Really there’s little new here.
In spite of the lessons learned from the 9/11 attacks, it sounds as though the American intelligence community is once again at war with American offensive capability: the spooks fear sharing their knowledge of their foes with the defence establishment who want to intrude and cripple the enemy.
And the enemy is getting smarter. In addition to stealing American secrets, Chinese investment is buying into Silicon Valley startups and getting full warning about what is on the horizon.
What anyone will find alarming about this analysis is that few in Washington know when or if to use conventional weapons in this new environment.
The current confusion over Russian meddling in the 2016 election being a case in point. Donald Trump aside, America is unsure what the most useful response to Putin should be, what will be a sufficient disincentive to future meddling both in American infrastructure and those of its allies. (NOTE: As I write this Chinese countervailing duties target Republican strongholds in the MidWest. Why Russian trolls count as “political meddling” in internal US affairs and the Chinese blowback doesn’t escapes me.)
This is what Trump ought to be hashing out at NATO meetings.
If the Stuxnet attacks on Iranian centrifuges showed American and Israeli cyberforces on the forefront, much of that lead may have disappeared as Russia, China, Iran, and North Korea throw greater and greater resources at the problem.
Korea has even resorted to cybercrime to finance their programs.
But these vulnerabilities raise an even more fundamental issue: think back to the invention of the Internet by contractors working for DARPA. The original purpose of the Internet was to distribute control of American defence command to withstand a debilitating nuclear attack.

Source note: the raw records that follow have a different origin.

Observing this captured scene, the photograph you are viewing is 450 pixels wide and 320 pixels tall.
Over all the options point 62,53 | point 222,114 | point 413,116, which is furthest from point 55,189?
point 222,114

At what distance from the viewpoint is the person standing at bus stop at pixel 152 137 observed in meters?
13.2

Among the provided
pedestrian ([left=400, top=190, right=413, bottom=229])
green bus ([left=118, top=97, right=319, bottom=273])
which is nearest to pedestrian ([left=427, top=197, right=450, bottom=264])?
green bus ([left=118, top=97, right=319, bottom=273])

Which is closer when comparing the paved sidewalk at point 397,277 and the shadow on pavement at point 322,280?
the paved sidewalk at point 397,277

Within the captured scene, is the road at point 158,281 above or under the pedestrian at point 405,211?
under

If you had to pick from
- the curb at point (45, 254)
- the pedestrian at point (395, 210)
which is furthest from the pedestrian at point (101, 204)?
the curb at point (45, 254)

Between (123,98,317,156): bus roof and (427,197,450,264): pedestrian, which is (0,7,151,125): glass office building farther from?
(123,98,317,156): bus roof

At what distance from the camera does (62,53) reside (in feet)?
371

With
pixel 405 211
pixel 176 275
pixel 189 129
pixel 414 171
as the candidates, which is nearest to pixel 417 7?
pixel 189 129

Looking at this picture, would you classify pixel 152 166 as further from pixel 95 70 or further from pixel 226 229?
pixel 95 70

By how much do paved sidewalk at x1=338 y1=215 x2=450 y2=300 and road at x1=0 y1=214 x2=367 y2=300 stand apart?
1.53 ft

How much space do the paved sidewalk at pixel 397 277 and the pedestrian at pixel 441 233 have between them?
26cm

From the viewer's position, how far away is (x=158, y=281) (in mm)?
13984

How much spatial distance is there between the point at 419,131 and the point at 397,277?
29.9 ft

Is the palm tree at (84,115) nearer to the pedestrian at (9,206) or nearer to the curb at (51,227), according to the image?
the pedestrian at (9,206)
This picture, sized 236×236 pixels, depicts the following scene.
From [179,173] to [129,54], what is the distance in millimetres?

It is the very structure of the Internet which is opening American vulnerabilities, giving safe haven to America’s foes, and is proving a fertile testing ground for new and diabolical weapons of mass destruction.
Here again technology is coming back on itself. America’s (and our) foes are throwing its weapons back at itself very, very quickly. When it took years for the Soviets to replicate the American Atomic bombs and delivery mechanism, and its hydrogen bombs, the timeline for stealing NSA weapons and throwing back against the allies has dramatically shrunken.
This has the potential to dramatically increase tensions and destabilize all of our societies.
Overlay these tensions with advances in AI, genetic engineering, climate change, and new techniques to 3D print and distribute weapons, and you get one heck of a toxic environment.